## Given exercise 1
Quote verbatim the lines of the records that begin with the line containing "What is the extent" and continue up to and including the final line of the records.

>> start Selection

As 30 approaches, cure needed for nosy mothers

Lesley Toth

I told myself I wouldn’t let it bother me. I said I’d get through it like any other day. But with the date nearing and a recent break-down already under my belt, my fast approaching 30th birthday has me a bit perturbed.

With my teens more than a decade removed and my 20s quickly slipping from my grasp, I’ve been pensive and reflective the past few weeks. I have tallied the accomplishments I have made so far, and tried not to dwell on the milestones I have yet to reach.

I know many of our readers are probably saying, “Hey, honey, come here! This young lady is about to complain about being 30!” followed by a sound fit of shared laughter.

While 30 may seem like a kid to one who has long since passed its benchmark, ask any second-grader what they think of the age, and they’ll tell the truth. I know kindergarten students who think their grandparents are as old as 30.

>> end Selection

## Given exercise 2
Print the passage of the column about turning 30 verbatim, from "As 30 approaches, cure" up to and including "a bit perturbed.".

>> start Data lines

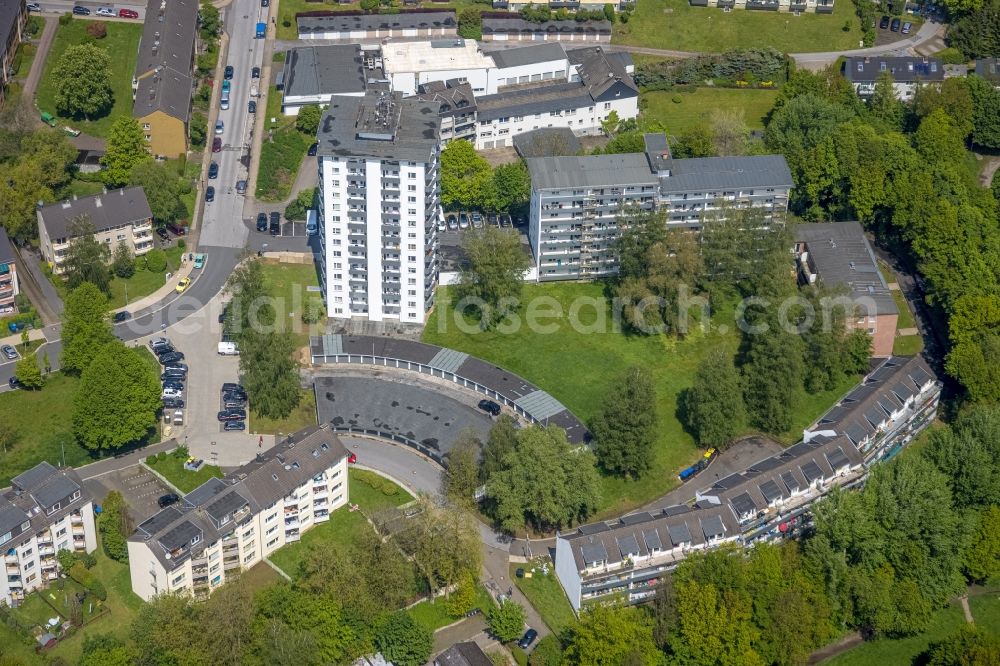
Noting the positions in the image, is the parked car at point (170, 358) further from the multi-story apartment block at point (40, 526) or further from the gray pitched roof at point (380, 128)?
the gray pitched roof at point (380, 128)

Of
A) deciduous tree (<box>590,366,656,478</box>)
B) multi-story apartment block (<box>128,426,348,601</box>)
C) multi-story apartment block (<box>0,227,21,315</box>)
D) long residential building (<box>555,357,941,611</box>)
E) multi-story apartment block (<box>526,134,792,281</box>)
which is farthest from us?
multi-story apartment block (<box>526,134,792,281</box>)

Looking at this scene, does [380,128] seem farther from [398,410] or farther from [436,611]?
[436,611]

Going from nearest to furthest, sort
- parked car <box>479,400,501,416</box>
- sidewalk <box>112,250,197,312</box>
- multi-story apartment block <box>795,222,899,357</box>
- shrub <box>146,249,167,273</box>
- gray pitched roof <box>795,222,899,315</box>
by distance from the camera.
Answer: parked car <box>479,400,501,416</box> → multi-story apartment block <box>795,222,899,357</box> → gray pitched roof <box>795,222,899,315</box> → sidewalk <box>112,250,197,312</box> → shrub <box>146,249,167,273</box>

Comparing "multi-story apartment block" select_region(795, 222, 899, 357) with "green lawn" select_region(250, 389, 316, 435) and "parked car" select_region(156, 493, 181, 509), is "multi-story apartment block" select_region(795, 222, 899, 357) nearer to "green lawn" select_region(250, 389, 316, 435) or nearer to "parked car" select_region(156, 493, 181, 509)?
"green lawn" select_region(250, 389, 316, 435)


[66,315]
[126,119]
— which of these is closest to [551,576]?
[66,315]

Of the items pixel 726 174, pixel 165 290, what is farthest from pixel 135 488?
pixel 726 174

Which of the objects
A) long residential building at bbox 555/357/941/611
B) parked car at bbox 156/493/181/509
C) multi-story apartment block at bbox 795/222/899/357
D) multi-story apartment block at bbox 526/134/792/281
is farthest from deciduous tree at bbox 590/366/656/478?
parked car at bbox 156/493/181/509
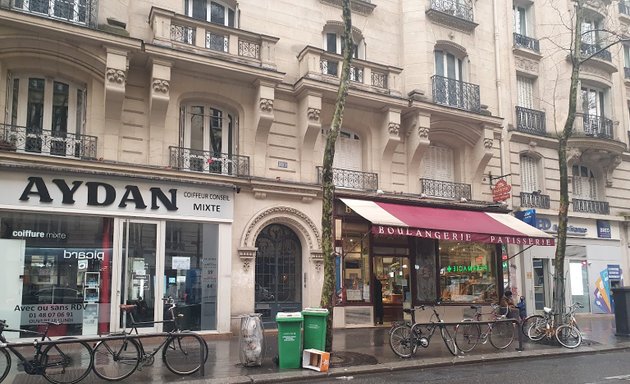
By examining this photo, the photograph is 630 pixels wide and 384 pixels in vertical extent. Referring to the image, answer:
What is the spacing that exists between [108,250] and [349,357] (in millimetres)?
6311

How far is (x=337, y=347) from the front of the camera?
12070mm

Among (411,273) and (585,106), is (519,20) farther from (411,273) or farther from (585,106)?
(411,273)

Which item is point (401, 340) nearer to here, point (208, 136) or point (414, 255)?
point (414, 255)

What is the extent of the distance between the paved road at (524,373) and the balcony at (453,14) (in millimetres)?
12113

>> end Data lines

## Worked solution 1
What is the extent of the distance between the paved road at (524,373) and the balcony at (453,14) (in millimetres)?
12113

## Worked solution 2
As 30 approaches, cure needed for nosy mothers

Lesley Toth

I told myself I wouldn’t let it bother me. I said I’d get through it like any other day. But with the date nearing and a recent break-down already under my belt, my fast approaching 30th birthday has me a bit perturbed.